Lunedì 5 settembre, nella sala dei Protettori di Palazzo San Giorgio l’intera port community genovese si è data appuntamento per il convegno dal titolo vagamente iettatorio di “Port Crash”;

non uno scontro di civiltà alla Samuel Huntington tra etnie, nel caso marittime (Crash of Civilisation on the sea?), bensì il pretesto per la presentazione di una ricerca sugli urti e le collisioni che avvengono nei nostri porti.
Ma anche un’occasione cerimoniale come questa può rivelarsi un’opportunità per registrare dati utili alla riflessione.
Inizia l’ammiraglio Giovanni Pettorino, padrone di casa pro tempore, facendo presente una solo apparente ovvietà: le navi odierne hanno assunto dimensioni sempre maggiori (i liners da crociera sono 100/120 metri più lunghi dei corrispondenti di fine Novecento; le porta-container attuali raggiungono i 400 metri di lunghezza e i 60 di larghezza, ossia il doppio di una diecina d’anni fa), mentre gli spazi e le aperture dei porti rimangono sempre invariate.
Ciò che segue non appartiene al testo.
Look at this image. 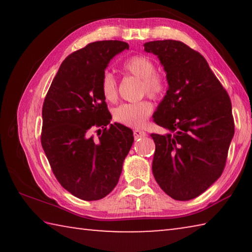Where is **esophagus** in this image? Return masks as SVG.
I'll return each mask as SVG.
<instances>
[{
	"label": "esophagus",
	"instance_id": "34e87169",
	"mask_svg": "<svg viewBox=\"0 0 252 252\" xmlns=\"http://www.w3.org/2000/svg\"><path fill=\"white\" fill-rule=\"evenodd\" d=\"M133 135H134L135 139H139V138H144V136L147 135V133L142 130L135 129V130H133Z\"/></svg>",
	"mask_w": 252,
	"mask_h": 252
}]
</instances>
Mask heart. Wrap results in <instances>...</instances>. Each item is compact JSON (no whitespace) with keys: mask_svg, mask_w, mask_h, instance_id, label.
Masks as SVG:
<instances>
[{"mask_svg":"<svg viewBox=\"0 0 252 252\" xmlns=\"http://www.w3.org/2000/svg\"><path fill=\"white\" fill-rule=\"evenodd\" d=\"M122 70L141 80L140 92L153 99H161L168 91V80L163 74L156 72L155 62L146 55H133L126 59L122 64ZM101 93L109 102L117 100V80L110 72H104L100 81ZM153 104L144 99L131 103H122L113 110V120L127 126L139 127L146 123L147 119L151 116Z\"/></svg>","mask_w":252,"mask_h":252,"instance_id":"b5f03b06","label":"heart"}]
</instances>
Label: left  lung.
I'll list each match as a JSON object with an SVG mask.
<instances>
[{
  "label": "left lung",
  "mask_w": 252,
  "mask_h": 252,
  "mask_svg": "<svg viewBox=\"0 0 252 252\" xmlns=\"http://www.w3.org/2000/svg\"><path fill=\"white\" fill-rule=\"evenodd\" d=\"M167 72L169 89L153 121L169 132L151 133L152 172L162 190L187 201L222 174L234 134L229 94L198 51L180 41L144 43Z\"/></svg>",
  "instance_id": "8db88e82"
}]
</instances>
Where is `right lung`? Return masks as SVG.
I'll use <instances>...</instances> for the list:
<instances>
[{"label":"right lung","instance_id":"add662e5","mask_svg":"<svg viewBox=\"0 0 252 252\" xmlns=\"http://www.w3.org/2000/svg\"><path fill=\"white\" fill-rule=\"evenodd\" d=\"M129 49L122 41H96L71 53L51 83L42 108L41 143L57 180L74 197L94 201L118 185L133 132L109 125L111 113L100 89L114 55ZM102 127L94 139L91 129Z\"/></svg>","mask_w":252,"mask_h":252}]
</instances>
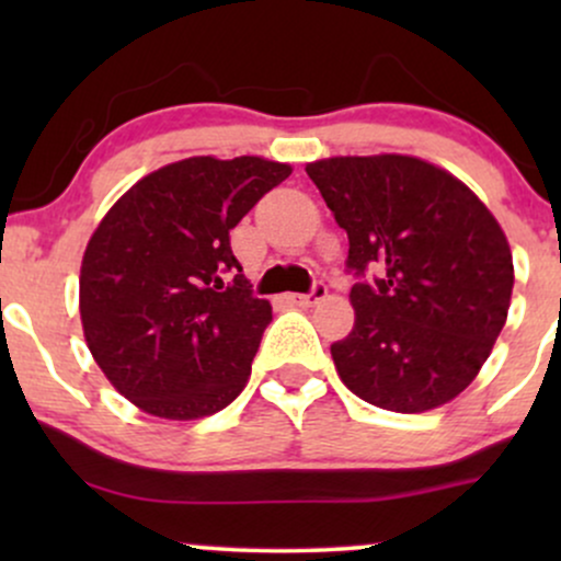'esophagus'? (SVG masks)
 <instances>
[{
    "label": "esophagus",
    "instance_id": "1",
    "mask_svg": "<svg viewBox=\"0 0 561 561\" xmlns=\"http://www.w3.org/2000/svg\"><path fill=\"white\" fill-rule=\"evenodd\" d=\"M327 298V285L324 282H317V285L311 287V293H295V295H287L289 302H295V306H317L319 300Z\"/></svg>",
    "mask_w": 561,
    "mask_h": 561
}]
</instances>
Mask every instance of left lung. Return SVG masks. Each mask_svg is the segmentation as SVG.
Returning a JSON list of instances; mask_svg holds the SVG:
<instances>
[{"label":"left lung","instance_id":"obj_1","mask_svg":"<svg viewBox=\"0 0 561 561\" xmlns=\"http://www.w3.org/2000/svg\"><path fill=\"white\" fill-rule=\"evenodd\" d=\"M306 173L347 231L345 266L358 276L356 324L332 343L340 379L401 414L448 403L506 324L514 266L499 221L467 184L420 158H327Z\"/></svg>","mask_w":561,"mask_h":561}]
</instances>
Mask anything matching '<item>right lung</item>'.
Wrapping results in <instances>:
<instances>
[{
    "mask_svg": "<svg viewBox=\"0 0 561 561\" xmlns=\"http://www.w3.org/2000/svg\"><path fill=\"white\" fill-rule=\"evenodd\" d=\"M293 173L253 156L186 158L139 179L81 261V324L113 388L160 420L210 416L240 396L272 306L229 231Z\"/></svg>",
    "mask_w": 561,
    "mask_h": 561,
    "instance_id": "obj_1",
    "label": "right lung"
}]
</instances>
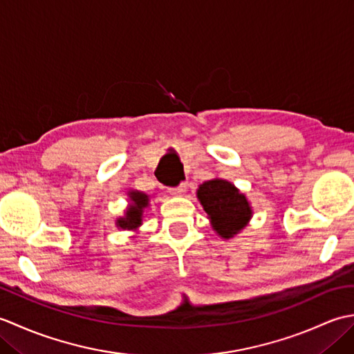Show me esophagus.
Segmentation results:
<instances>
[{"label":"esophagus","mask_w":354,"mask_h":354,"mask_svg":"<svg viewBox=\"0 0 354 354\" xmlns=\"http://www.w3.org/2000/svg\"><path fill=\"white\" fill-rule=\"evenodd\" d=\"M187 192V185L185 184H181L178 187H171V189H169V193L173 194V196H183V194Z\"/></svg>","instance_id":"esophagus-1"}]
</instances>
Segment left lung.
<instances>
[{"instance_id":"left-lung-1","label":"left lung","mask_w":354,"mask_h":354,"mask_svg":"<svg viewBox=\"0 0 354 354\" xmlns=\"http://www.w3.org/2000/svg\"><path fill=\"white\" fill-rule=\"evenodd\" d=\"M196 194L213 230L222 239L234 237L251 221L252 208L250 202L227 179H209L199 185Z\"/></svg>"}]
</instances>
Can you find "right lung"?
Masks as SVG:
<instances>
[{
    "label": "right lung",
    "mask_w": 354,
    "mask_h": 354,
    "mask_svg": "<svg viewBox=\"0 0 354 354\" xmlns=\"http://www.w3.org/2000/svg\"><path fill=\"white\" fill-rule=\"evenodd\" d=\"M127 196L131 204L126 208L124 216L117 219V227L122 230H138L142 223V212L149 205V196L138 190H131Z\"/></svg>",
    "instance_id": "right-lung-1"
}]
</instances>
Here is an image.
Con i problemi indotti già dalla fisica, in particolare la legge dell’impenetrabilità dei corpi, che determina le sempre maggiori difficoltà nell’eseguire le manovre in acque protette.
Gli fa subito eco l’assessore regionale Edoardo Rixi, evidenziando il problema incombente su un settore marittimo che non sembra sempre esserne consapevole: se fino a oggi abbiamo assistito a una tendenza lineare verso il gigantismo navale, tale trend seguiterà in futuro, o già adesso sono percepibili inversioni di tendenza?
Del resto è questo il nodo in cui ci si imbatte ogni volta affrontando il tema delle grandi opere, che presuppongono tempi di realizzo tra i dieci e i quindici anni: all’epoca dell’entrata in funzione, quale sarà lo stato dell’arte della logistica e dei flussi a cui la realizzazione infrastrutturale è stata destinata, due o tre lustri prima?